Desde que era una niña, Selma había tenido gran facilidad para los idiomas. Hablaba el griego, su idioma natal en el que se dirigía a su madre, el alemán por su padre, el turco, el sefardí y algo de yiddish, idiomas locales en Tesalónica entre la importante comunidad judía que residía en aquella ciudad, además del inglés, el francés y el ruso, estos últimos por exigencia familiar. Selma había permanecido un año en París y dos en Viena, en ambas ciudades en casa de parientes de su padre.
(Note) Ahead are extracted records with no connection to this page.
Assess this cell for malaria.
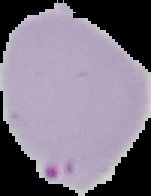
Parasitized.

Summary:
  - Image type: segmented cell region on a black background
  - Preparation: thin blood smear
  - Image size: 151×196 pixels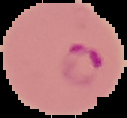

{
  "image_type": "segmented cell region with the area outside set to black",
  "image_size": "127×118 pixels",
  "preparation": "thin blood smear",
  "malaria_status": "parasitized"
}Assess this cell for malaria.
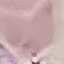
It is uninfected.

Acquired by smartphone through the microscope eyepiece. Giemsa stain. Cell patch, automatically extracted from a larger field of view and resized to 64 × 64 pixels. Thin blood smear.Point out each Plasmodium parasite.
Aquel bagaje la había convertido en una persona abierta, dispuesta a todo, con ganas de seguir aprendiendo y conocer el mundo. Sus ojos claros y su cabello castaño claro, herencia de su padre, la ayudaron a integrarse.
Sin embargo aunque hacia unas semanas que sentía molestias, no podría marcharse de un día para otro y abandonar la escena como si nada. A lo largo de aquellos largos y ajetreados días en Versalles, el primer ministro Venizelos, que se sentía responsable de su traductora, se dio cuenta de su enorme voluntad y su tesón por hacer las cosas lo mejor que podía, lo que le agradecía otorgándole un trato muy cercano y cordial. No solamente él, pues Selma intervino en la mayoría de las conversaciones oficiales y privadas que tuvieron lugar entre el ministro griego y el presidente americano Woodrow Wilson, también en las que ambos mantuvieron en conjunto con George Clemenceau, el jefe de gobierno francés.
Poco a poco, Selma Dukas fue destacando entre el resto de los traductores, su carácter conciliador que parecía facilitar siempre las cosas, además de la forma en que se expresaba quitando hierro a los más complejos asuntos. Se convirtió muy pronto en alguien indispensable y en la traductora favorita; al menos para aquellos tres relevantes personajes, que consideraban imposible que ningún otro traductor la sustituyera en unos días tan tensos y complicados.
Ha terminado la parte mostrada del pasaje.